R: Well, even though looking backward, China mobile livestreaming as a category had a 200% CAGR in the last 5 years. I’m personally not as bullish on this front. First of all, those of you who listened to our livestreaming episode know that a good portion of the webcam talents on platforms such as YY sing for entertainment value. So there is a lot of competition for this kind of talent in content.
Y: And not just from other livestreaming platforms either, sentiments are against livestreaming as more and more user minutes are taken up by short videos such as Douyin AKA Tik Tok. Although it’s been argued that Douyin also drives traffic to the music platforms as the short videos popularize certain songs set to them as soundtrack.

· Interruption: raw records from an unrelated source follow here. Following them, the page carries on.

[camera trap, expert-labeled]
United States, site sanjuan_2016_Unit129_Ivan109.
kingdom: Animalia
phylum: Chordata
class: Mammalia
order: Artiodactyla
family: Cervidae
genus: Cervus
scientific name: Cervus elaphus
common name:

[16:54] R: But still, YY, the livestreaming leader, experienced 36% growth this past quarter. If we do some quick math, we see that the percentage of paying users on mobile, which accounts for the majority of its revenues, is less than 7%. Inke, another livestreaming darling, fares a little better at 7.5% as of June 2018, but that’s actually down significantly from over 12% a year earlier.
Y: Profitability wise, the companies are doing well. They take fairly healthy cuts — we are talking about 60% or more — of virtual gifts on the platform. Inke, for example, had an adjusted net profit margin of 18% for the first six months of this year, showing similar profitability as Tencent Music.
R: You really have to wonder why the model in the West, with Twitch’s gaming livestreaming as a prime example, is still a mixture of advertising and subscription, although there is increasingly virtual currency and gifting added in.
https://overcast.fm/+M_6isE2Ws/14:22 Well, if it helps, culturally there is just less of a cash-giving habit in the rest of the world compared to Asia, especially China. Remember, WeChat’s payments exploded as a result of the digital red packet 红包 feature. There’s always red packets flying around in group chats, and people are always showing off the red packets they get from their significant others on WeChat Moments.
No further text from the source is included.